Bouyer Leroux groups together the "terracotta" activities of the Bouyer Leroux group, making the brand the French No. 1 on the wall brick, partition brick and chimney flue markets. In addition, Bouyer Leroux manufactures and markets terracotta facings and roof tiles. Bouyer Leroux donated 1,400 bricks, manufactured in the Loire region. The brick was chosen as the main element in the exhibition's scenography.
Evaveo is a technology company that distributes innovative digital content such as immersions in different virtual reality universes, interactions in 360-degree filmed locations, serious games and the discovery of fictional elements superimposed on reality thanks to augmented reality.
Based in Saint Didier au Mont d'Or, this creative studio advises, supports and produces memorable experiential solutions.
The team is constantly exploring new technologies in the fields of real-time 3D and web development, and shares its expertise and enthusiasm with passion.
"Evaveo supports all productions and realities born of a dream, a vision and uninhibited imagination. It is from this freedom that we build our reality. - Loïc Lextrait, Managing Director Evaveo
Evaveo has created an interactive virtual reality installation especially for Homo Spatius: Island Aircraft - a habitat between sea, land and sky.

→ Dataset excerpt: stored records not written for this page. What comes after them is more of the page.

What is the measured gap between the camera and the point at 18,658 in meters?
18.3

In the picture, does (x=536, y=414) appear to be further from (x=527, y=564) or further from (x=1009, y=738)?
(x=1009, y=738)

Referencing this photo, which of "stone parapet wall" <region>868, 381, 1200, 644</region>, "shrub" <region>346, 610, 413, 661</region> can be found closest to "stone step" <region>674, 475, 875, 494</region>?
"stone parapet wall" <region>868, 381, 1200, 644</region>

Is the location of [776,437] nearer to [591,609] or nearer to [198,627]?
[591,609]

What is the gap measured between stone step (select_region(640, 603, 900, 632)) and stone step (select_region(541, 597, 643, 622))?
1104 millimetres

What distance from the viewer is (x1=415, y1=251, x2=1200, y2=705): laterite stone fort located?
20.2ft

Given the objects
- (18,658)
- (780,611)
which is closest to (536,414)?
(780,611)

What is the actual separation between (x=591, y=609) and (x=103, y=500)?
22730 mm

Like Neil Armstrong and other astronauts from the American Apollo space programme, train on board a model of the Lunar Landing Research Vehicle. An aircraft developed for lunar landing training.
In the midst of the most important rockets in history, you can sit in a cockpit to pilot this experimental aircraft yourself and experience the sensations of take-off, flight and landing through virtual reality. Beware, however, that you will have to watch your fuel gauge... A memorable sensory experience.
Ino VR is a Lyon-based company providing virtual reality solutions, services and equipment for professionals. Ino VR contributes to the operation of Evaveo's Island Aircraft facility with the loan of virtual reality equipment.